Saved data entries
========
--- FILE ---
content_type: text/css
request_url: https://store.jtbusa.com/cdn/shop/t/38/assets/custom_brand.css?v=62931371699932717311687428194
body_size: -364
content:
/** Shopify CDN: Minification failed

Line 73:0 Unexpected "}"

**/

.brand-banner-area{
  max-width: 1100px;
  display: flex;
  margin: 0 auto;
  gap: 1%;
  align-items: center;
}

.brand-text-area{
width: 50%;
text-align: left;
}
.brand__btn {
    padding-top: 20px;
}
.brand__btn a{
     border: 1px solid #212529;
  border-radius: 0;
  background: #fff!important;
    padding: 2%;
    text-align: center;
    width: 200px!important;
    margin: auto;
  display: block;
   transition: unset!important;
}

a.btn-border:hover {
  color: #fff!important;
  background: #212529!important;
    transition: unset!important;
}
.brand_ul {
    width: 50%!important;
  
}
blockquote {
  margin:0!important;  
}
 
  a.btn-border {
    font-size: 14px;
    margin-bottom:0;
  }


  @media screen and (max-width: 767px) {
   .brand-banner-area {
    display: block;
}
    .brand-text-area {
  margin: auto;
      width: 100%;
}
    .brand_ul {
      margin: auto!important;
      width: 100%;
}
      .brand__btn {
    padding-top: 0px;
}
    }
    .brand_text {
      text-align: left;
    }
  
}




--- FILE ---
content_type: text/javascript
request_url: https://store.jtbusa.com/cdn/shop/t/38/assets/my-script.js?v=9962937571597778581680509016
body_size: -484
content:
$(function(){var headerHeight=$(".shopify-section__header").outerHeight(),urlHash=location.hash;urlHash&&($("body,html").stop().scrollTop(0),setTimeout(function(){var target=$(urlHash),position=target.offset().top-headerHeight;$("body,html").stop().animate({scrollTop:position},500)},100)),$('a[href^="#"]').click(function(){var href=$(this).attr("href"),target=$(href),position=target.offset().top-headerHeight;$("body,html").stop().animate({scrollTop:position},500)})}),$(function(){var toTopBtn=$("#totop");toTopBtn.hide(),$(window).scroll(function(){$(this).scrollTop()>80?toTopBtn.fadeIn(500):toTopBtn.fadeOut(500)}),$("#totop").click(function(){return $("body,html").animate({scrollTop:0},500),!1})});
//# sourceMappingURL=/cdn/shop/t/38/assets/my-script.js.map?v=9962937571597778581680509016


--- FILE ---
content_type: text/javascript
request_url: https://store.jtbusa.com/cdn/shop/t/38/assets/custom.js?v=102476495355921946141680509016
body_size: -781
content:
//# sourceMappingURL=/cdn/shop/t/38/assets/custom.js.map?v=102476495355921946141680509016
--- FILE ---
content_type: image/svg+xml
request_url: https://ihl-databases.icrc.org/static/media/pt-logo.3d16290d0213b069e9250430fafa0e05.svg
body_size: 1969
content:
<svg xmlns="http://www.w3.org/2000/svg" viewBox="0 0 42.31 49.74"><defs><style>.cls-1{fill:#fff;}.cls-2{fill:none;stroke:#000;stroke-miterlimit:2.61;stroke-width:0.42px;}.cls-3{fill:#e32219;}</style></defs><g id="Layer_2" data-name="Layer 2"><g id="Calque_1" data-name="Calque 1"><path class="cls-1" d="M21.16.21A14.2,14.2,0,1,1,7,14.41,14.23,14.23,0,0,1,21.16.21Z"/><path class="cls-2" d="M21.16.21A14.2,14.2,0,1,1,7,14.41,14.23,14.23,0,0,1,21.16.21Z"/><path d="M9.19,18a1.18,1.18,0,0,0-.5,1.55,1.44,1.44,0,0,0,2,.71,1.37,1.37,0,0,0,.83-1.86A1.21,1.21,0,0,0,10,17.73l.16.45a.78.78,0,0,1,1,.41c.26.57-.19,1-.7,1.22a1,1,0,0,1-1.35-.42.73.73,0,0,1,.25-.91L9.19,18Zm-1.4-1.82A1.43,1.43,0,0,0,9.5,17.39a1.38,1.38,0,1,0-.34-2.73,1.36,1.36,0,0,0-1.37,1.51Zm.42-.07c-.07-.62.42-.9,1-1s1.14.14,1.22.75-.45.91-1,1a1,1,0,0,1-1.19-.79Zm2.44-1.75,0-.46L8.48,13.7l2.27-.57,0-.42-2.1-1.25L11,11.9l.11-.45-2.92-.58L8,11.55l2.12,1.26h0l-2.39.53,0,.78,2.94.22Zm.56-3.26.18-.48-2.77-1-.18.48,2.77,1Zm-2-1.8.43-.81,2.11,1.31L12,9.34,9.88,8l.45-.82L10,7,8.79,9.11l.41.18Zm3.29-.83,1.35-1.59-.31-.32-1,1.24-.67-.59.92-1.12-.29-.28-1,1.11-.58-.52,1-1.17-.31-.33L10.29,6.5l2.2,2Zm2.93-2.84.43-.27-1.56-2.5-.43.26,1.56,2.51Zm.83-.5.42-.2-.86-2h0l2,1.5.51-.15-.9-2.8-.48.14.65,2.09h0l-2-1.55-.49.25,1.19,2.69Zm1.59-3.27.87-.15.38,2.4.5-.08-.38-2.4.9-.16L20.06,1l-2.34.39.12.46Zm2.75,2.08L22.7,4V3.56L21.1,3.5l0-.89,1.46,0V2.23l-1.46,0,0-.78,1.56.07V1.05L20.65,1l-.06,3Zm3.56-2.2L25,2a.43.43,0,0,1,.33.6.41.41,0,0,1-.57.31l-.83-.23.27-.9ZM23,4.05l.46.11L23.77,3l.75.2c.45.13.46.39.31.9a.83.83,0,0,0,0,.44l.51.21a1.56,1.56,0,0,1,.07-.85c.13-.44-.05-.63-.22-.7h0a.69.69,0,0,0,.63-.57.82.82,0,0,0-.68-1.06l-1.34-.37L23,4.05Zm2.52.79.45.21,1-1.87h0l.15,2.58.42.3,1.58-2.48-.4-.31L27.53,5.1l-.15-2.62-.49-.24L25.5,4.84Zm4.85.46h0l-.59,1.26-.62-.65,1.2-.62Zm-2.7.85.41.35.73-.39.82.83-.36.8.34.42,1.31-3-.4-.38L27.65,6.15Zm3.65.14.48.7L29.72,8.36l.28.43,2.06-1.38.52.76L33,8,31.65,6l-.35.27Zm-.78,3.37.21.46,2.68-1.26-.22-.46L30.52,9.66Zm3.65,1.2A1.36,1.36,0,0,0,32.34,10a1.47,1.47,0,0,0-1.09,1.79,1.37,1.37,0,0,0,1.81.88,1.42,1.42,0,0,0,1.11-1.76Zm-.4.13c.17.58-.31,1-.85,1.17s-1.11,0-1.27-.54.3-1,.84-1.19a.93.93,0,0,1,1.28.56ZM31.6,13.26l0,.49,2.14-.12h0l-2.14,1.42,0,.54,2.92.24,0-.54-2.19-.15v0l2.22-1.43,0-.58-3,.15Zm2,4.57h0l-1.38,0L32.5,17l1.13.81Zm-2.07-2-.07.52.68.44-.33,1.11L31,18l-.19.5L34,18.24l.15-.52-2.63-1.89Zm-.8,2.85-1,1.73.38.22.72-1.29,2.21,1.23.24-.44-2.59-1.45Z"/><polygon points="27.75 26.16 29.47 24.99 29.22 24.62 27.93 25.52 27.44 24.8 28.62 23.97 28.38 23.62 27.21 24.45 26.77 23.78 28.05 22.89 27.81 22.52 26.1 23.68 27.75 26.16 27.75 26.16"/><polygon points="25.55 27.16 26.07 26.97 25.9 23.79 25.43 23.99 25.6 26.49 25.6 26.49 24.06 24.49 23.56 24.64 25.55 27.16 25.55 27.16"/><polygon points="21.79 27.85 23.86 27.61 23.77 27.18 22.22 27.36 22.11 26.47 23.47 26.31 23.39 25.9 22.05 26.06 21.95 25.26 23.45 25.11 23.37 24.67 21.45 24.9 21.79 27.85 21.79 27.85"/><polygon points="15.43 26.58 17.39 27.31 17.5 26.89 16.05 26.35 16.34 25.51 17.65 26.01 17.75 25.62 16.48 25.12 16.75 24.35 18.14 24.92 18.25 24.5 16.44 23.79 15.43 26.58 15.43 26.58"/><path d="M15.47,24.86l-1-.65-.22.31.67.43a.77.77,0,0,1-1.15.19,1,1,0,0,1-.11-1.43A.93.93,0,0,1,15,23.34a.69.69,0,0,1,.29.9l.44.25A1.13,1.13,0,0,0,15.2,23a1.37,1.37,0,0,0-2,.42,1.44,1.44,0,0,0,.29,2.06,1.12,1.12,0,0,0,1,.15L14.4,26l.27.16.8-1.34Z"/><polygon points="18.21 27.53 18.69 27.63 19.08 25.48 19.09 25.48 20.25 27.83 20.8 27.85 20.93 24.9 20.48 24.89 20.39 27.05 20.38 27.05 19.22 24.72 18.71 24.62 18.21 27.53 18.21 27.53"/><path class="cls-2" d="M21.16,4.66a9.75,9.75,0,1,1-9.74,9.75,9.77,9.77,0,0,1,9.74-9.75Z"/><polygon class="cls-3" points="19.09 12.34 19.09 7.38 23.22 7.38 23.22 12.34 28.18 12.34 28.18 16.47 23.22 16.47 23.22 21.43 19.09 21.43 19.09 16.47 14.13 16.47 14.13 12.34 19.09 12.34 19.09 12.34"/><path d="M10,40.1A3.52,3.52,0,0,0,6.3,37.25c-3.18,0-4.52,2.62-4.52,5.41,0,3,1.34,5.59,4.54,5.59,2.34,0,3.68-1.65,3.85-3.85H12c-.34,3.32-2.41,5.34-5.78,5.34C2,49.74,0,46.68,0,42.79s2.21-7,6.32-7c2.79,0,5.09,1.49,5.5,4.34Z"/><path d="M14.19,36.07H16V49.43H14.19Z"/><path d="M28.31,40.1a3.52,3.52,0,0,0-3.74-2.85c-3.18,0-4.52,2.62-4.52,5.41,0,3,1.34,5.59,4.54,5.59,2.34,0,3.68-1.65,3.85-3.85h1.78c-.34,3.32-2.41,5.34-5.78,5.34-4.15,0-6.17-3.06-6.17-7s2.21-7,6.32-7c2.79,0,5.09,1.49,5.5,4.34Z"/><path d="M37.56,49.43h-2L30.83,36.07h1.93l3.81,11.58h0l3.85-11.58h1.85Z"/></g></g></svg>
========
__PROBLEM__. Please transcribe the data exactly from its first line. End with the line that contains "border-radius: 0;".

__ANSWER BOX__.
--- FILE ---
content_type: text/css
request_url: https://store.jtbusa.com/cdn/shop/t/38/assets/custom_brand.css?v=62931371699932717311687428194
body_size: -364
content:
/** Shopify CDN: Minification failed

Line 73:0 Unexpected "}"

**/

.brand-banner-area{
  max-width: 1100px;
  display: flex;
  margin: 0 auto;
  gap: 1%;
  align-items: center;
}

.brand-text-area{
width: 50%;
text-align: left;
}
.brand__btn {
    padding-top: 20px;
}
.brand__btn a{
     border: 1px solid #212529;
  border-radius: 0;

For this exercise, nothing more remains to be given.